Weiter kam der Mann wieder auf das praktische Leben zurück und meinte: „so ne Bahn tät auch uns hinten im Ländchen gut; wir sind doch ohne allen Verkehr; „sie“ sind ja schon lange am planen, aber sie kommen zu keinem Resultat. Ihr würd' mal sehn, was das sich rentieren tät, wenn so eine Bahn von Meckenheim nach Mehlem geführt würde. Da ist eine reiche und schöne Gegend, und da sind all die „Döpebäckereien“ und die Tonlager; die Bahn kriegt zu tun, und unser Ländchen würd' was wert!“

„Jetzt wolle se eine Bahn ohne Geleise einrichten, aber ich habe gehört, daß das nichts wäre, und ich bin überhaupt der Meinung und die Mehrzahl aus unserer Gegend denkt so, dass wir was Gründliches bauen, was Ganzes und nicht Halbes. Schienen muß eine Bahn haben.“

So sprach der Mann neben mir über die Verkehrsschmerzen seiner Heimat, und ich muß sagen, daß ich seine Ansicht teile. Heute heißt es für jede Gegend: „Aufschluß durch moderne Verkehrsmittel. Das ist einfach der Normalzustand. In Gegenden, die keine Bahnen haben, herrscht Stillstand auf allen Gebieten, und Stillstand ist Rückschritt. Das weiß man heutzutage aber auch überall, und aller Orten regt man sich, um Bahnen oder Bahnanschluß zu bekommen.

So schweben allein in unserer Gegend drei, vier dieser Bahnprojekte, auf die die betreffenden Ortschaften mit Recht große Hoffnung setzen.
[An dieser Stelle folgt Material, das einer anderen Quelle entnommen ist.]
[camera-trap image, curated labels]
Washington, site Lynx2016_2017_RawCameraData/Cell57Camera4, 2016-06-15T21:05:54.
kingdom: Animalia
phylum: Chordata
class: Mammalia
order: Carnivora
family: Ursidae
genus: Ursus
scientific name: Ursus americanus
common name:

Für uns Bonner ist davon die allerwichtigste: die Erbauung einer zeitgemäßen Bahn nach Siegburg; aber auch die anderen interessieren uns, die Erschließung der Swistlandschaft und der Gegend von Meckenheim - Mehlem. In Köln wurde mein Berkumer von seiner Tochter, einer frischen, jungen Frau, in Empfang genommen; ganz besonders liebevoll aber nahm sie sich auch des Henkelkorbes an. Dort weiß man die Erzeugnisse der Heimat zu schätzen. Von mir schied der Mann mit der festen Hoffnung, auch in seiner Heimat bald das Rollen einer Bahn zu vernehmen.